Во-первых, и биология и геология, являясь науками фундаментальными, имели в то же время самый непосредственный выход в практику: первая обеспечивала теоретический фундамент сельскохозяйственного производства, вторая – давала минеральное сырье промышленности. Но у биологов, помимо генетики, появилась альтернативная «теория» подъема урожайности – учение Лысенко о яровизации, а у геологов конкурирующих методов поиска месторождений полезных ископаемых не было.
Во-вторых, у биологов объявился невиданный ранее лидер – человек малообразованный, но лишенный каких-либо комплексов сомнения, к тому же свое “учение” он как бы вывел из марксистско – ленинской философии, сделал его классовым, что не могло не тронуть души большевистских вождей.
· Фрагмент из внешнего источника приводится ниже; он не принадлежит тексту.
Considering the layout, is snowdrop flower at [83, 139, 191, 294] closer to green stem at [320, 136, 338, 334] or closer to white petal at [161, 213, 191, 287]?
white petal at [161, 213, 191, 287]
Одним словом, появилось то, что в дальнейшим было названо «феноменом Лысенко». В геологии также проклевывался подобный лидер, академик И.М. Губкин, но в его распоряжении не оказалось геологического “вейсманизма – морганизма” (тектонике литосферных плит повезло родиться на 30 лет позднее), он не мог по этой причине свое «учение» строить на отрицании «буржуазной лженауки», а был вынужден подавать его в чистом виде. Поэтому, хотя ему и удалось прибрать к рукам значительную долю геологической службы, стать единоличным фюрером геологии он не смог. К тому же его “учение о происхождении нефти” было вполне осмысленным в отличие от «учения» Лысенко. И хотя геология не осталась в стороне, ей также навязывали решение научных проблем с позиций диалектического материализма, все же основная масса ученых делала свое дело, используя диалектику лишь как полувоенный френч, который приходилось надевать, чтобы не выглядеть научными бомжами в коммунистической стране. Репрессии, как и повсюду, косили ученых, но саму науку обезмыслить не удалось.
…После окончания Отечественной войны процесс обезмысливания науки продолжился, но имел он совсем иную подоплеку, чем ранее. Простым людям – и ученым в первую очередь – решили наглядно продемонстрировать неоспоримые преимущества всего советского: образа жизни, моральных ценностей, культурных и, конечно, научных достижений. Власть поняла главное: воины – победители, “прошагавшие пол-Европы”, воочию увидели иную жизнь и они могли начать сравнивать. А это было чревато. Поэтому большевики решили просто: для прославления всего советского использовать сам факт победы (раз победили фашизм – значит наши ценности выше), от остального мира изолироваться крепче прежнего и начать внушать советским людям патриотическую гордость за свою социалистическую родину. Так началась невиданная по своему размаху и примитивизму кампания по борьбе с космополитизмом и с преклонением перед иностранщиной.